EXERCISE BRIEF — Please update the lines from the one containing "Is the green leaf at (231,68)" through the last line by replacing "apple blossom flower" with "apple blossom" and leaving everything else unchanged. Return only those lines.
***** SUPPLIED MATERIAL *****
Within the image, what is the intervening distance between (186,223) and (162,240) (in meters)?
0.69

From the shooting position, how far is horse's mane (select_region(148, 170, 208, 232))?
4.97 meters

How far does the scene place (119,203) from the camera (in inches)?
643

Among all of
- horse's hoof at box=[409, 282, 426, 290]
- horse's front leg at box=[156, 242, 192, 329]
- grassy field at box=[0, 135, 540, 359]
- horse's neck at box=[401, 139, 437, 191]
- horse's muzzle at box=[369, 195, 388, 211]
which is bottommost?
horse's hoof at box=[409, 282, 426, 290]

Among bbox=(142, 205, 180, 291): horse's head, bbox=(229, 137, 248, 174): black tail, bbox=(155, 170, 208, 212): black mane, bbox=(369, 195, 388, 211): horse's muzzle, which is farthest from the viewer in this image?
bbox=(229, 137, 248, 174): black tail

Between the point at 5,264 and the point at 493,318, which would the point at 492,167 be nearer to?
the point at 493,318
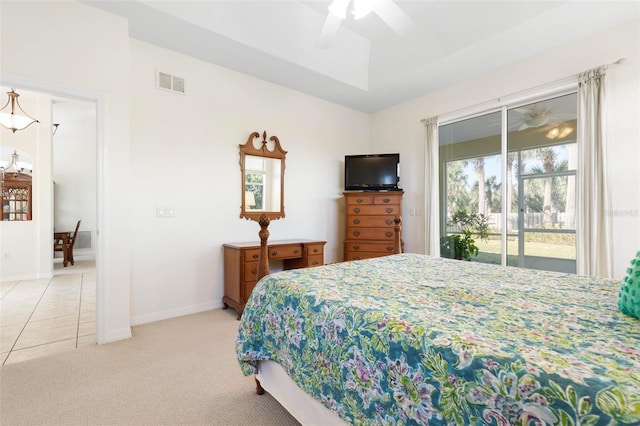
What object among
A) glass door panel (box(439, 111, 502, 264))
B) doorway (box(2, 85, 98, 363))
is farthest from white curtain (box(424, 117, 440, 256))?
doorway (box(2, 85, 98, 363))

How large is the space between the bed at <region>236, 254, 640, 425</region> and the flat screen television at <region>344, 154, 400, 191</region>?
268 centimetres

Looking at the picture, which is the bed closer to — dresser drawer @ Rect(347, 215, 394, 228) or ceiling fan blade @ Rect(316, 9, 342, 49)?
ceiling fan blade @ Rect(316, 9, 342, 49)

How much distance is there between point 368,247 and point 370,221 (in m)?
0.38

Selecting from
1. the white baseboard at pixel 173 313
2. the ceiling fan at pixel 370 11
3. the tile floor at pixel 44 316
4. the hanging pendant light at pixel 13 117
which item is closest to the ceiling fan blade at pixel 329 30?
the ceiling fan at pixel 370 11

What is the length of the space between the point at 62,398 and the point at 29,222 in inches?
180

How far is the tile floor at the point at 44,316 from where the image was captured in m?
2.43

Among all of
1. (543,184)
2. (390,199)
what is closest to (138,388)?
(390,199)

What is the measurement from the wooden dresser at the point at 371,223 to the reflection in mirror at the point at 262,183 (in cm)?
110

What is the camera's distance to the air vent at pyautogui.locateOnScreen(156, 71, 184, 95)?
3.06m

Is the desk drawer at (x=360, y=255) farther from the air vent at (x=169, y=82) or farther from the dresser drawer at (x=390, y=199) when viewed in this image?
the air vent at (x=169, y=82)

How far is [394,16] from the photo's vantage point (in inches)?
85.3

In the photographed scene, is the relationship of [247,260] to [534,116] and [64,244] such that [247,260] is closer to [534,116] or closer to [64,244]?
[534,116]

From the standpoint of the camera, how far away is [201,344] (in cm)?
250

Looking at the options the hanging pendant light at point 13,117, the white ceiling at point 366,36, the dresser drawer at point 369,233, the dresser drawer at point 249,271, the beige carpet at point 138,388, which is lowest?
the beige carpet at point 138,388
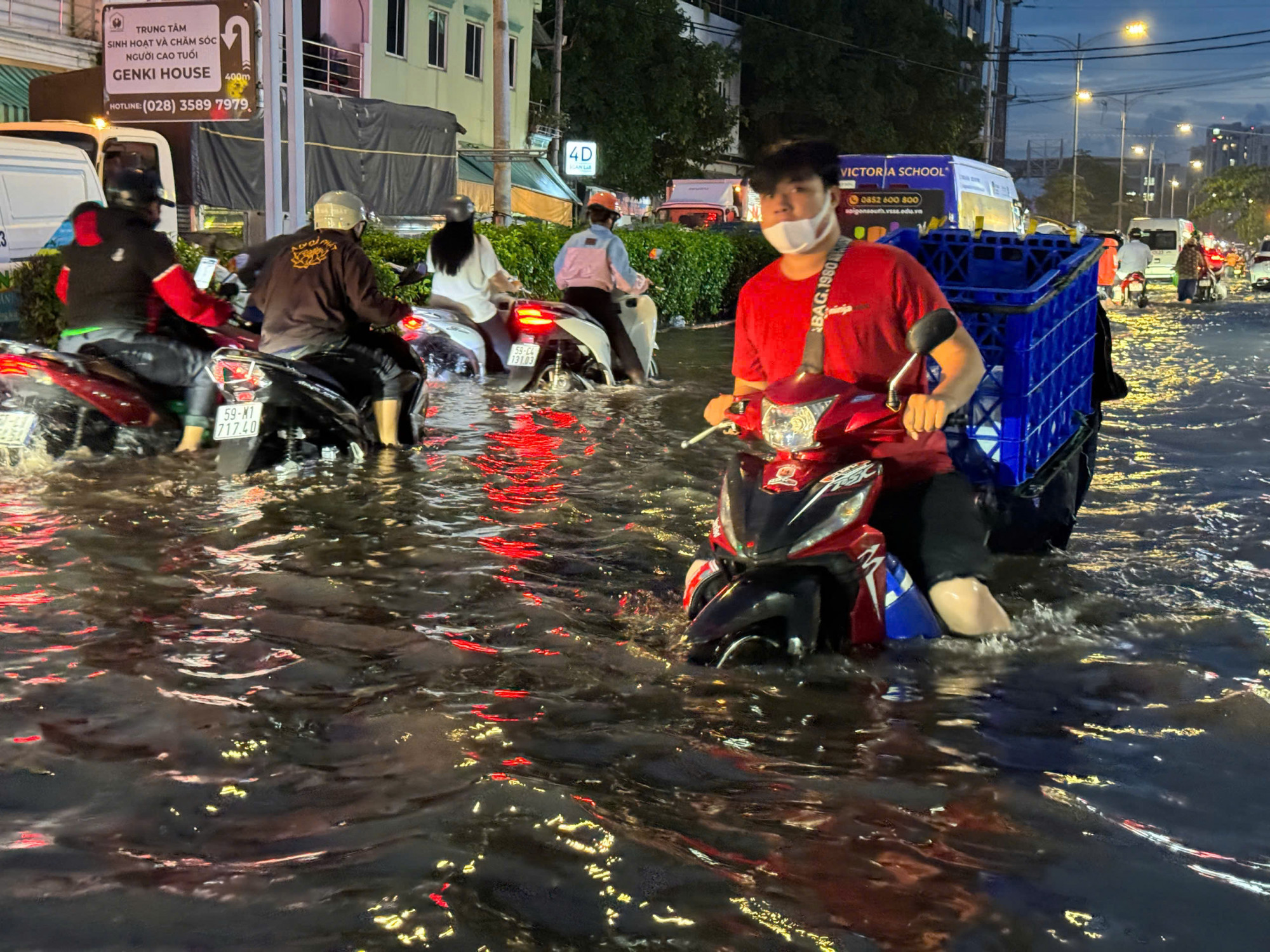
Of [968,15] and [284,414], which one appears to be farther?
[968,15]

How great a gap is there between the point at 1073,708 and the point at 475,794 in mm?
1992

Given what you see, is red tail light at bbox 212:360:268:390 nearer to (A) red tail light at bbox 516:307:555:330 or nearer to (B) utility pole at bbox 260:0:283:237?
(A) red tail light at bbox 516:307:555:330

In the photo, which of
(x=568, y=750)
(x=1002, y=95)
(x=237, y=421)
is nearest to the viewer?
(x=568, y=750)

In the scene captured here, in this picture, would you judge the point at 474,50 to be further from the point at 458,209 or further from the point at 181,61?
the point at 458,209

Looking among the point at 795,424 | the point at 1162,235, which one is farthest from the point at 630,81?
the point at 795,424

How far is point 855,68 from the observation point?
54.1 metres

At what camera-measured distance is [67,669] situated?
4.84 metres

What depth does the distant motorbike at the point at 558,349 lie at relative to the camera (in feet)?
42.3

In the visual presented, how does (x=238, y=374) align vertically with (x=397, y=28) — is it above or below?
below

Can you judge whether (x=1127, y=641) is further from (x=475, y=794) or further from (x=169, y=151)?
(x=169, y=151)

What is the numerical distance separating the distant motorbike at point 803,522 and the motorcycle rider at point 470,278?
8093mm

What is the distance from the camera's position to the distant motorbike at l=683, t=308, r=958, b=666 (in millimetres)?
4641

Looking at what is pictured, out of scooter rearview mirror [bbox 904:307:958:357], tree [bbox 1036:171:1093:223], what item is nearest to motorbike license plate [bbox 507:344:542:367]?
scooter rearview mirror [bbox 904:307:958:357]

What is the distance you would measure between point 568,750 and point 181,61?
1104 centimetres
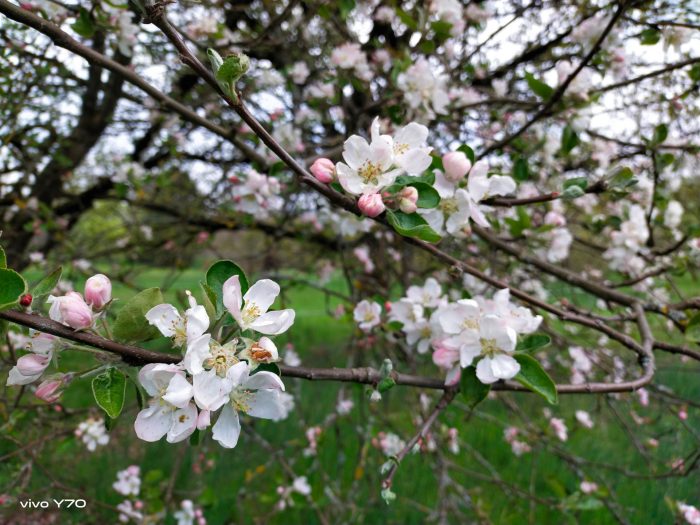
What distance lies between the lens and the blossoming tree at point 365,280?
2.68 ft

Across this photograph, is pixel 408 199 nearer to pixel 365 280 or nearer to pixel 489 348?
pixel 489 348

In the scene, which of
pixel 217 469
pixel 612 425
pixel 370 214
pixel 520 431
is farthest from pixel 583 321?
pixel 612 425

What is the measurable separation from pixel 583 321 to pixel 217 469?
2.38 m

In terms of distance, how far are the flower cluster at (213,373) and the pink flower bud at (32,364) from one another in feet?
0.52

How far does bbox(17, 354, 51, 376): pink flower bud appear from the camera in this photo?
2.46ft

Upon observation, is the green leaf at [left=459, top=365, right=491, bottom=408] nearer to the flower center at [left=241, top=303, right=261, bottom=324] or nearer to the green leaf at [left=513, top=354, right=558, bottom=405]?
the green leaf at [left=513, top=354, right=558, bottom=405]

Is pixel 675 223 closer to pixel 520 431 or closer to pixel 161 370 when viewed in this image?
pixel 520 431

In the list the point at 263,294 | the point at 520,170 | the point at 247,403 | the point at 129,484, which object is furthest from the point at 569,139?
the point at 129,484

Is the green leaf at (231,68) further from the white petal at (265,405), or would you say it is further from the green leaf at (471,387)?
the green leaf at (471,387)

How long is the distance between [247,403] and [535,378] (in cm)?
57

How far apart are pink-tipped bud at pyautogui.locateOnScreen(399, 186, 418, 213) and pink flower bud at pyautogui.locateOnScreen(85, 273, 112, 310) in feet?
1.72

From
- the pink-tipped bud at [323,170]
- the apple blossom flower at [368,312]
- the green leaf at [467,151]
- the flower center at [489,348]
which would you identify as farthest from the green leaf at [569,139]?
the pink-tipped bud at [323,170]

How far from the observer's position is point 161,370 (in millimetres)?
717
*****
EXERCISE RESULT —
Is the green leaf at (231,68) further from the white petal at (265,405), or would you say it is further from the green leaf at (471,387)?
the green leaf at (471,387)

How long is the distance between [247,403] and [535,378] (in cm)?
57

How far apart are pink-tipped bud at pyautogui.locateOnScreen(399, 186, 418, 213) and pink flower bud at pyautogui.locateOnScreen(85, 273, 112, 310) in feet?
1.72

From
- the pink-tipped bud at [323,170]
- the apple blossom at [368,312]
- the green leaf at [467,151]
- the flower center at [489,348]
which would you identify as farthest from the green leaf at [569,139]?
the pink-tipped bud at [323,170]

How far from the observer's position is point 161,370 (in millimetres)?
717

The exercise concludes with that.